The College's new figures reveal that if current trends continue, the number of instances when patients will have to wait a week or more to see a GP will rise more than 20m over five years, from 80m in 2016/2017 to 102m in 2021/22.

Further analysis by the College, of the GP Patient Survey, published earlier this month, shows that the situation across England is also patchy, with patients in some areas facing much worse GP access than others.

In 21 Clinical Commissioning Group areas, covering 5.6m patients, patients wait at least a week for an appointment with their GP or practice nurse more than a quarter of the time.

Some of the worst areas to secure a timely GP appointment include Corby (36%), Fareham and Gosport (34%), Swindon (31%) and Central London (Westminster) (31%) where currently over three in 10 of patients wait a week or more for an appointment with their family doctor or practice nurse.

Even at the other end of the scale, where access is better, there are still thousands of patients waiting a week or more for an appointment. In Bradford City, for example, where access to general practice is best (9%), there is still one in ten patients waiting.
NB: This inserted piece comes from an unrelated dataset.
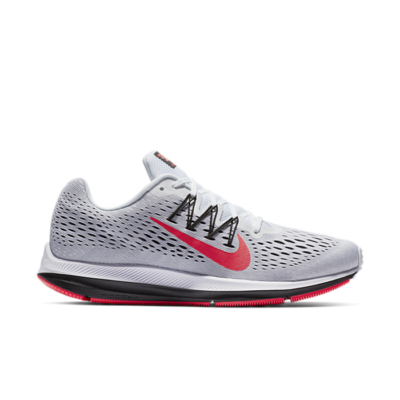 Nike Zoom Winflo 5 Red Orbit AA7406-101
The RCGP says that this as a case of national concern and if the situation does not improve it is a genuine risk to patient safety.
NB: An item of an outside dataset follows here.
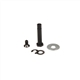 FG-6024 Servo saver pivot, 1pce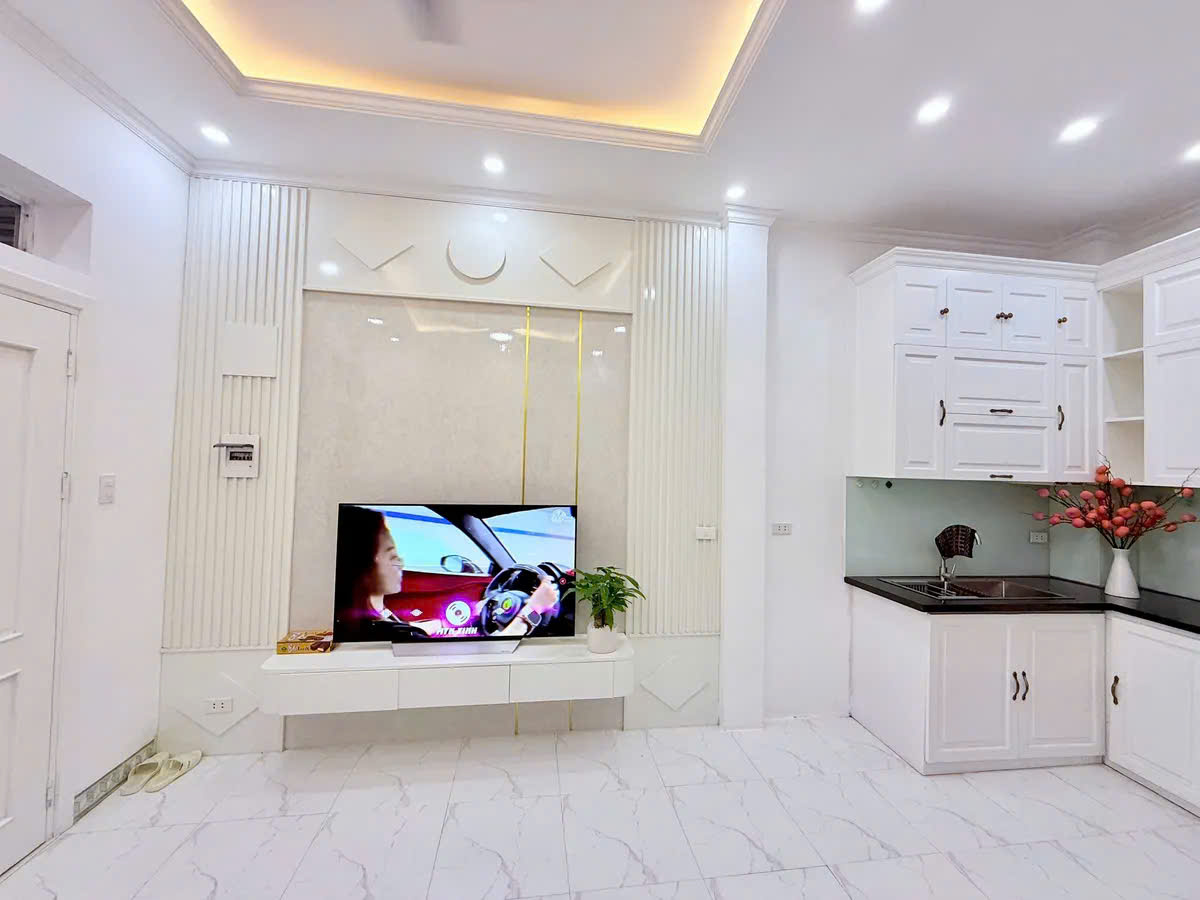 z6787066268856_e326a5a4e5f160683676ae6a47e022a7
Workload in general practice has risen 16% over the last seven years according to recent research, yet investment in the service has declined over the same period, and the GP workforce has gone down since last year.

NHS England's GP Forward View, launched in April last year, made over 100 pledges, including an extra £2.4bn each year for general practice, 5,000 more GPs and 5,000 more members of the wider practice team – but the College is concerned that this is not being delivered as quickly as GPs, and patients, need them.

The College is calling on the Government once again to deliver on the pledges made in NHS England's GP Forward View as a matter of urgency, to ensure that patients get the timely, quality care they need, when they need it.

Professor Helen Stokes-Lampard, Chair of the Royal College of GPs, said: "Our patients should be able to see a GP when they need to, so we're highly concerned that patients are finding it so difficult to make an appointment, and that in so many cases they have had to wait more than a week to see a GP. This is a clear risk to patient safety – and if nothing is done soon, it is clear that this is set to get worse.

"If these patients can't secure an appointment with their GP when they need one, it's probable that they will return at some point to another area of the NHS, when their condition may have worsened, and where their care will cost the health service significantly more – something which could've been avoided if they'd been able their GP in the first instance.

"GPs and our teams are now making more patient consultations than ever before - over 370m each year - and with workload continuing to escalate, and with continuing resource and workforce pressures, the worrying outcome is that we will be unable to see all our patients who need to be seen.

"The GP Forward View could be the lifeline general practice, and our patients, need. But we need it delivered, in full, and as a matter of urgency, if it is to have a chance at protecting our profession, the wider NHS, and ensuring our patients receive the care they need and deserve."